Interestingly, the same women told us we were totally overstepping the mark when we tried to share “real” parenting stories or tell jokes about epic parenting fails. While this was something they’d happily do together, they didn’t want a brand trying to get in on that.
LBB> I LOVE that the ad champions women who are often berated in the likes of the Daily Mail and challenges a dull and widely-held opinion - was challenging the status quo an important part of the strategy?
KM> We wanted to challenge the conventions of the category while leveraging our insight into modern mums - in doing so, every route we explored pushed against the status quo.
To be honest, we were all pretty dismayed by the treatment that pyjama mamas had got in the media. The more we dug into it though, the more we found champions of the hard-working mums that had made the school run or popped to the shops in their pyjamas. We wanted to rally with them - it felt like a fight that Vauxhall could and should champion.
That said, we didn’t want to just tackle the pyjama haters head on. We wanted to show the self-confidence and chutzpah of the Pyjama Mamas, while also flipping the conversation to celebrate how much they put their families first.
LBB> From a gender perspective, this spot speaks to women very differently to the usual car-ad-aimed-at-women. Why was that important?
KM> As an industry, we often berate ourselves for cliched portrayals of 2.4 children families, but in subverting the stereotype we’re often even more hackneyed. For us, it was important to break the conventions of the category and of communications talking to mums. Women don’t stop being themselves when they have children. Yet as an industry, unfortunately all too often we seem to think they do.
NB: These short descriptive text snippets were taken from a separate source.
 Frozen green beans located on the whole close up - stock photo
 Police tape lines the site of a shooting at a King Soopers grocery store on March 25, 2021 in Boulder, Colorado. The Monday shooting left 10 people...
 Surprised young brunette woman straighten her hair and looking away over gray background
It was important for us to reflect what modern mums told us they were crying out for - an advertiser that didn’t think they’d lost their sense of self, style and swagger - but that didn’t make them feel like a terrible mum at the same time.
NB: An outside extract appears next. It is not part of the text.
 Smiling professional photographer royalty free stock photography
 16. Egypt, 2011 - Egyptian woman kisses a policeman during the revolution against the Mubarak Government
LBB> The campaign also says 'hey, you've got loads of more important things to deal with, who cares if you're in your pyjamas’. I guess you could have gone down the stressed out/frazzled route or this more defiant and fabulous route - why was this the right track to take?
KM> Hate to break it to you, but the mums we spoke to, know and love aren’t stressed out, frazzled or down-trodden. They are balancing the demands of parenthood, work and their lives just fine and don’t need or want a brand suggesting it’s the solution to their juggling act. So, we decided to celebrate them, to champion the mums who’ve had the most stick in the media, and to do so with a sense of humour. Because let’s face it, the world is hard enough right now.
We wanted an optimistic perspective on modern motherhood that would be as entertaining as it was compelling. And above all, an approach that befitted the perfect balance of style and substance of the Crossland X.